[Collection entries]
'''
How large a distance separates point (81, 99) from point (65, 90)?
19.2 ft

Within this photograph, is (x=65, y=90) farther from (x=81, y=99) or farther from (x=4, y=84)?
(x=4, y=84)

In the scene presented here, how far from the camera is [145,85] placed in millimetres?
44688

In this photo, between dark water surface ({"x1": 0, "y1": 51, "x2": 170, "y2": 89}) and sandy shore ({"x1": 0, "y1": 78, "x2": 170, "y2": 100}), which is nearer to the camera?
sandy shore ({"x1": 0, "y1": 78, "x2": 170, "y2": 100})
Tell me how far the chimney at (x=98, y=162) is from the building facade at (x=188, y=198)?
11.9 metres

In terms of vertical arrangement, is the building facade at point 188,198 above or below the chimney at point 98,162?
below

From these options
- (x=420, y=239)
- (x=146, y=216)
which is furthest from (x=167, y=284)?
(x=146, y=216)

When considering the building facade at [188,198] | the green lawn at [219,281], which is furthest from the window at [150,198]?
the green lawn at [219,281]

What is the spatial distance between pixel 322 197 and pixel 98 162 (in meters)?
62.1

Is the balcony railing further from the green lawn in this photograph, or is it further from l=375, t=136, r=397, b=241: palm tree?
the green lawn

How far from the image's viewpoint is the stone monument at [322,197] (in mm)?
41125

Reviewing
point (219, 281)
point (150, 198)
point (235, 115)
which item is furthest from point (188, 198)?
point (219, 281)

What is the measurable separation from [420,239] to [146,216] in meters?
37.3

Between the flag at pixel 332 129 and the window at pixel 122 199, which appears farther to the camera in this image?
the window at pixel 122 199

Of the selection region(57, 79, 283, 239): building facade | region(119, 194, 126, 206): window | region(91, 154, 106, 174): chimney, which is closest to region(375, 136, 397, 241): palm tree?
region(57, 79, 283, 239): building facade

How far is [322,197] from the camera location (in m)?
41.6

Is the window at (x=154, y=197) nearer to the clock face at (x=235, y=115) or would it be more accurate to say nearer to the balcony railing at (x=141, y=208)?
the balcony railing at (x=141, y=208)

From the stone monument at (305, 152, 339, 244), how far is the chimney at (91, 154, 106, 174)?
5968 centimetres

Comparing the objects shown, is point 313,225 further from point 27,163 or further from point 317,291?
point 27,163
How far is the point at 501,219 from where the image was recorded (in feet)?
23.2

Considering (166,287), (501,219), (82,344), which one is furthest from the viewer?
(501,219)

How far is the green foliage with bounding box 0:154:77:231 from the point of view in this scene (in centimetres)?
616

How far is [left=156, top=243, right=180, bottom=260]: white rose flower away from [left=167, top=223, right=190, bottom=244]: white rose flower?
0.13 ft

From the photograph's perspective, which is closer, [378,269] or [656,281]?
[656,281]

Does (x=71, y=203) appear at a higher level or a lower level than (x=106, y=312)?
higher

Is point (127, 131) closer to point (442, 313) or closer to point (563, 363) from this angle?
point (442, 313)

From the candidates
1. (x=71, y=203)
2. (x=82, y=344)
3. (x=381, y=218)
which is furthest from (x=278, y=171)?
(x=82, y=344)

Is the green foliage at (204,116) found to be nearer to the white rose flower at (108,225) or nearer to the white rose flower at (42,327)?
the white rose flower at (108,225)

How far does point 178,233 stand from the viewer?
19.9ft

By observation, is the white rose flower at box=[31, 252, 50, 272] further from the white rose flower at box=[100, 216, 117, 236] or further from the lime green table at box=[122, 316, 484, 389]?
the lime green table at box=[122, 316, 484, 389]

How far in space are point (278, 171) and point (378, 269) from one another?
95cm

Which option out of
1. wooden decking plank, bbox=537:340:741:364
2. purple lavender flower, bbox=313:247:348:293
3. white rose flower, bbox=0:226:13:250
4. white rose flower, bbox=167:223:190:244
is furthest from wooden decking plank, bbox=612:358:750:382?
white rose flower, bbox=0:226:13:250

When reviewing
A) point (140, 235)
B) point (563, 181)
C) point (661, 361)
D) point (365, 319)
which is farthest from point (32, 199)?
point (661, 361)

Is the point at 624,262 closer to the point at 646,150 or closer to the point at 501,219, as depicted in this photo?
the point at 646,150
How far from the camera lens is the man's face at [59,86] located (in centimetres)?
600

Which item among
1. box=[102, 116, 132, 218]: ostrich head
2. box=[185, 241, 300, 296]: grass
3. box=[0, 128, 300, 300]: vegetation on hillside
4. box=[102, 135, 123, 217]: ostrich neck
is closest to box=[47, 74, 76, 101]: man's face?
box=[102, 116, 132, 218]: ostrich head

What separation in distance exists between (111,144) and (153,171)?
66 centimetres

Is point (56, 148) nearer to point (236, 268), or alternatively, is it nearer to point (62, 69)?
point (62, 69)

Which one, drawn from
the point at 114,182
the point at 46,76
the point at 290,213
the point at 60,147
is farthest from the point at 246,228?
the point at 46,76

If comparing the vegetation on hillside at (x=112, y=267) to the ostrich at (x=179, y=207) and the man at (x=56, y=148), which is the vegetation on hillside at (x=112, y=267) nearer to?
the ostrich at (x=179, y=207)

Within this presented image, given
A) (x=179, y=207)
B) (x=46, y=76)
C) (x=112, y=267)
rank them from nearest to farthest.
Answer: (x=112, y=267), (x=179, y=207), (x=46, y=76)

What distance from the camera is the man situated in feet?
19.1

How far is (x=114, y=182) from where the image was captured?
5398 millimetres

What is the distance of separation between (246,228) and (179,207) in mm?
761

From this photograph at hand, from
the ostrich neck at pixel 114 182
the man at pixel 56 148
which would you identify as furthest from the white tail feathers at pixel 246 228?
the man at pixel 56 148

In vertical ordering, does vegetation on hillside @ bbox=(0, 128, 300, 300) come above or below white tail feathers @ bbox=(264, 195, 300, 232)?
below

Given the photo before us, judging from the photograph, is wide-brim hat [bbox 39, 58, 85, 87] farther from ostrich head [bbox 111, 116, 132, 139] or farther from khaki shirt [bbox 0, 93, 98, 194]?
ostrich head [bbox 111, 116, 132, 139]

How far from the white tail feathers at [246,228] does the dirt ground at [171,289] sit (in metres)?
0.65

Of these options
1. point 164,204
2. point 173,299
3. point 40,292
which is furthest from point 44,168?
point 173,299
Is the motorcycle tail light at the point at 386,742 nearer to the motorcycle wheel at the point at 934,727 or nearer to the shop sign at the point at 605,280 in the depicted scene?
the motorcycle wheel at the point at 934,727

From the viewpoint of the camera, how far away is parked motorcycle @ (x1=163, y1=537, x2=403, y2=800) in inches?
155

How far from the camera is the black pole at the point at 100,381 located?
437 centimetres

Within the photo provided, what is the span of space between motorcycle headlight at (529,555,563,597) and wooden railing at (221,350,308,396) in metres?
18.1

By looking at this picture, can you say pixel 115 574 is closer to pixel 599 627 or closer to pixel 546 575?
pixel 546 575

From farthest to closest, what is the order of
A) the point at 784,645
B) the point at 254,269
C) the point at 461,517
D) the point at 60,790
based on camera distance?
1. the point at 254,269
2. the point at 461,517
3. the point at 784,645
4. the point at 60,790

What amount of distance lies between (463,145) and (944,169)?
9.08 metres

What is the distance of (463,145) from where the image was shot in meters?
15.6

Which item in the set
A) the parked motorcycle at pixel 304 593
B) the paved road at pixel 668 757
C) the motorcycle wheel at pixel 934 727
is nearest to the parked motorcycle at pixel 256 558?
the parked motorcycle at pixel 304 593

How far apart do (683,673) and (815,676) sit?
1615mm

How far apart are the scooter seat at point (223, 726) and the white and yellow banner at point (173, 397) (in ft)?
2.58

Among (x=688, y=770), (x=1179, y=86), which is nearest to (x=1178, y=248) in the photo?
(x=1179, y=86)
'''
▶ _AIM OF THE EXERCISE_
Using the material above, print every entry exactly as written.

▶ _FINISHED EXERCISE_
How large a distance separates point (81, 99) from point (65, 90)?
19.2 ft

Within this photograph, is (x=65, y=90) farther from (x=81, y=99) or farther from (x=4, y=84)?
(x=4, y=84)

In the scene presented here, how far from the camera is [145,85] placed in millimetres?
44688

In this photo, between dark water surface ({"x1": 0, "y1": 51, "x2": 170, "y2": 89}) and sandy shore ({"x1": 0, "y1": 78, "x2": 170, "y2": 100}), which is nearer to the camera?
sandy shore ({"x1": 0, "y1": 78, "x2": 170, "y2": 100})
Tell me how far the chimney at (x=98, y=162) is from the building facade at (x=188, y=198)?
11.9 metres

In terms of vertical arrangement, is the building facade at point 188,198 above or below the chimney at point 98,162?
below

From these options
- (x=420, y=239)
- (x=146, y=216)
which is furthest from (x=167, y=284)?
(x=146, y=216)

When considering the building facade at [188,198] | the green lawn at [219,281], which is furthest from the window at [150,198]?
the green lawn at [219,281]

What is the spatial distance between pixel 322 197 and pixel 98 162 (in meters)?
62.1

Is the balcony railing further from the green lawn in this photograph, or is it further from l=375, t=136, r=397, b=241: palm tree?
the green lawn

How far from the image's viewpoint is the stone monument at [322,197] (in mm)?
41125

Reviewing
point (219, 281)
point (150, 198)
point (235, 115)
which item is furthest from point (188, 198)?
point (219, 281)

What is the measurable separation from [420,239] to [146,216] in meters?
37.3

Between the flag at pixel 332 129 and the window at pixel 122 199, which appears farther to the camera in this image?
the window at pixel 122 199

Of the selection region(57, 79, 283, 239): building facade | region(119, 194, 126, 206): window | region(91, 154, 106, 174): chimney, which is closest to region(375, 136, 397, 241): palm tree?
region(57, 79, 283, 239): building facade

How far is [322,197] from the camera location (in m)?
41.6

Is the window at (x=154, y=197) nearer to the clock face at (x=235, y=115) or would it be more accurate to say nearer to the balcony railing at (x=141, y=208)?
the balcony railing at (x=141, y=208)

From the stone monument at (305, 152, 339, 244), how far is the chimney at (91, 154, 106, 174)?
5968 centimetres

Comparing the objects shown, is point 313,225 further from point 27,163 or further from point 317,291?
point 27,163
How far is the point at 501,219 from where the image was recorded (in feet)?
23.2

Considering (166,287), (501,219), (82,344), which one is furthest from the viewer?
(501,219)

How far is the green foliage with bounding box 0:154:77:231 from the point of view in this scene (in centimetres)?
616

How far is [left=156, top=243, right=180, bottom=260]: white rose flower away from [left=167, top=223, right=190, bottom=244]: white rose flower?
0.13 ft

From the photograph's perspective, which is closer, [378,269] or [656,281]?
[656,281]

Does (x=71, y=203) appear at a higher level or a lower level than (x=106, y=312)?
higher

Is point (127, 131) closer to point (442, 313) or closer to point (563, 363) from this angle?
point (442, 313)

From the candidates
1. (x=71, y=203)
2. (x=82, y=344)
3. (x=381, y=218)
which is furthest from (x=278, y=171)?
(x=82, y=344)

Is the green foliage at (204,116) found to be nearer to the white rose flower at (108,225) or nearer to the white rose flower at (42,327)?
the white rose flower at (108,225)

How far does point 178,233 stand from the viewer?
19.9ft

By observation, is the white rose flower at box=[31, 252, 50, 272] further from the white rose flower at box=[100, 216, 117, 236] or further from the lime green table at box=[122, 316, 484, 389]?
the lime green table at box=[122, 316, 484, 389]

How far in space are point (278, 171) and point (378, 269) from one another?
95cm

Which option out of
1. wooden decking plank, bbox=537:340:741:364
2. purple lavender flower, bbox=313:247:348:293
3. white rose flower, bbox=0:226:13:250
4. white rose flower, bbox=167:223:190:244
is furthest from wooden decking plank, bbox=612:358:750:382?
white rose flower, bbox=0:226:13:250

When reviewing
A) point (140, 235)
B) point (563, 181)
C) point (661, 361)
D) point (365, 319)
which is farthest from point (32, 199)?
point (661, 361)

Is the point at 624,262 closer to the point at 646,150 or closer to the point at 501,219, as depicted in this photo?
the point at 646,150
How far from the camera lens is the man's face at [59,86] located (in centimetres)?
600

Which item among
1. box=[102, 116, 132, 218]: ostrich head
2. box=[185, 241, 300, 296]: grass
3. box=[0, 128, 300, 300]: vegetation on hillside
4. box=[102, 135, 123, 217]: ostrich neck
is closest to box=[47, 74, 76, 101]: man's face?
box=[102, 116, 132, 218]: ostrich head

What separation in distance exists between (111,144) and (153,171)?
66 centimetres

Is point (56, 148) nearer to point (236, 268), or alternatively, is it nearer to point (62, 69)?
point (62, 69)

Which one, drawn from
the point at 114,182
the point at 46,76
the point at 290,213
the point at 60,147
is farthest from the point at 246,228?
the point at 46,76

If comparing the vegetation on hillside at (x=112, y=267) to the ostrich at (x=179, y=207) and the man at (x=56, y=148), which is the vegetation on hillside at (x=112, y=267) nearer to?
the ostrich at (x=179, y=207)

Within this presented image, given
A) (x=179, y=207)
B) (x=46, y=76)
C) (x=112, y=267)
rank them from nearest to farthest.
Answer: (x=112, y=267), (x=179, y=207), (x=46, y=76)

What distance from the camera is the man situated in feet?
19.1

How far is (x=114, y=182) from where the image was captured?
5398 millimetres

What is the distance of separation between (246,228) and (179,207) in mm?
761

From this photograph at hand, from
the ostrich neck at pixel 114 182
the man at pixel 56 148
which would you identify as furthest from the white tail feathers at pixel 246 228?
the man at pixel 56 148

In vertical ordering, does vegetation on hillside @ bbox=(0, 128, 300, 300) come above or below white tail feathers @ bbox=(264, 195, 300, 232)?
below

Given the photo before us, judging from the photograph, is wide-brim hat [bbox 39, 58, 85, 87] farther from ostrich head [bbox 111, 116, 132, 139] or farther from khaki shirt [bbox 0, 93, 98, 194]?
ostrich head [bbox 111, 116, 132, 139]

How far from the white tail feathers at [246,228] does the dirt ground at [171,289] sit (in metres)?
0.65

Of these options
1. point 164,204
2. point 173,299
3. point 40,292
which is furthest from point 44,168?
point 173,299
Is the motorcycle tail light at the point at 386,742 nearer to the motorcycle wheel at the point at 934,727 or nearer to the shop sign at the point at 605,280 in the depicted scene?
the motorcycle wheel at the point at 934,727

From the viewpoint of the camera, how far away is parked motorcycle @ (x1=163, y1=537, x2=403, y2=800) in inches?
155

How far from the camera is the black pole at the point at 100,381 located?
437 centimetres

Within the photo provided, what is the span of space between motorcycle headlight at (529,555,563,597) and wooden railing at (221,350,308,396) in metres?
18.1

By looking at this picture, can you say pixel 115 574 is closer to pixel 599 627 or closer to pixel 546 575?
pixel 546 575

From farthest to closest, what is the order of
A) the point at 784,645
B) the point at 254,269
C) the point at 461,517
D) the point at 60,790
based on camera distance?
1. the point at 254,269
2. the point at 461,517
3. the point at 784,645
4. the point at 60,790

What amount of distance lies between (463,145) and (944,169)?
9.08 metres

What is the distance of (463,145) from where the image was shot in meters?
15.6

Which item in the set
A) the parked motorcycle at pixel 304 593
B) the paved road at pixel 668 757
C) the motorcycle wheel at pixel 934 727
is nearest to the parked motorcycle at pixel 256 558?
the parked motorcycle at pixel 304 593

How far apart do (683,673) and (815,676) sit?
1615mm

How far apart are the scooter seat at point (223, 726) and the white and yellow banner at point (173, 397) (in ft)?
2.58

Among (x=688, y=770), (x=1179, y=86), which is nearest to (x=1178, y=248) in the photo?
(x=1179, y=86)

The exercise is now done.